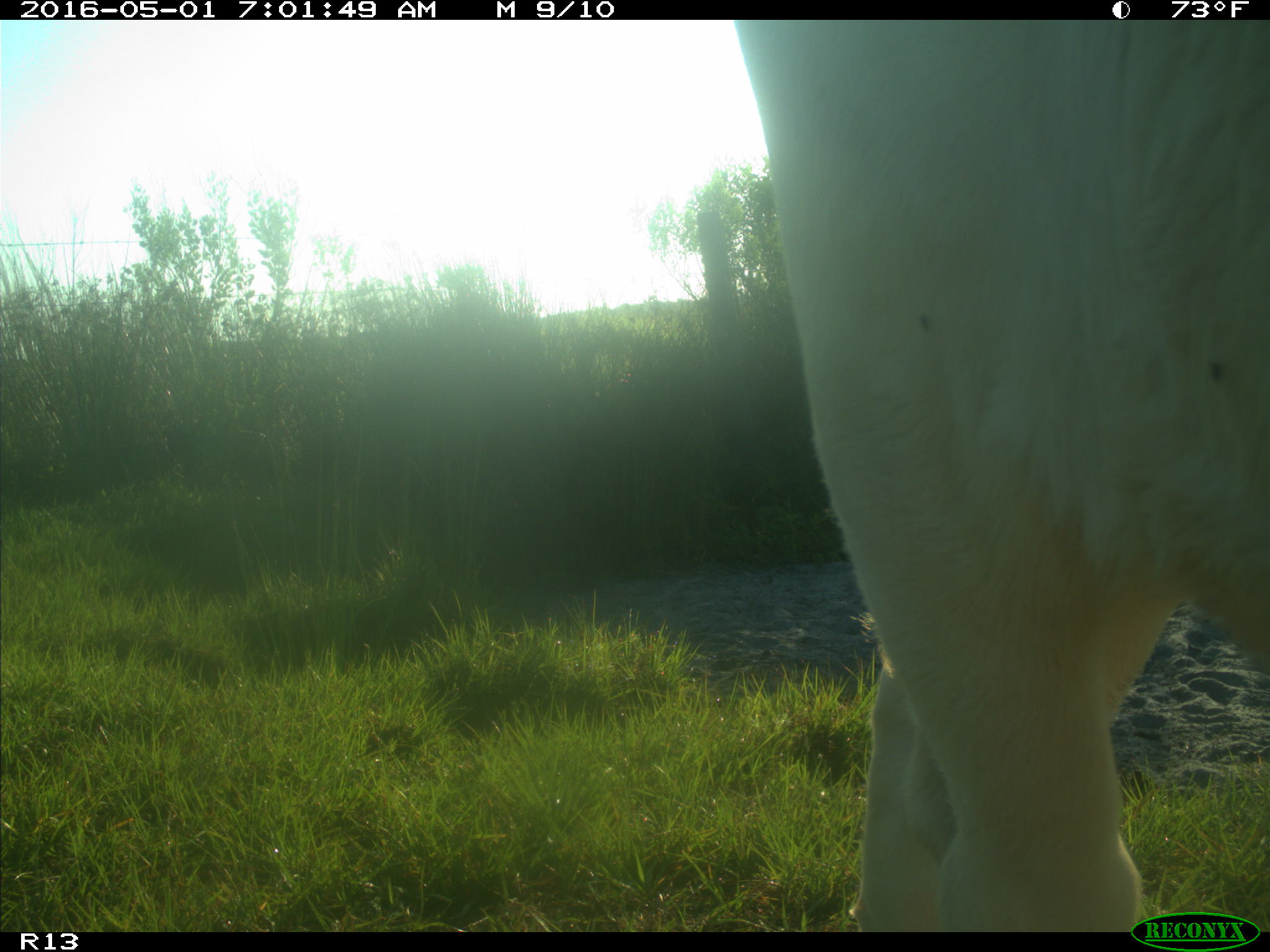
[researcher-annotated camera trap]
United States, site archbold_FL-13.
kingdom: Animalia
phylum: Chordata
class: Mammalia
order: Artiodactyla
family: Bovidae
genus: Bos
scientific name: Bos taurus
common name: domestic cow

__________________________________________________

#### Activity:
Text only, no pictures: copy every entry exactly.

#### Response to this task:
[researcher-annotated camera trap]
United States, site archbold_FL-13.
kingdom: Animalia
phylum: Chordata
class: Mammalia
order: Artiodactyla
family: Bovidae
genus: Bos
scientific name: Bos taurus
common name: domestic cow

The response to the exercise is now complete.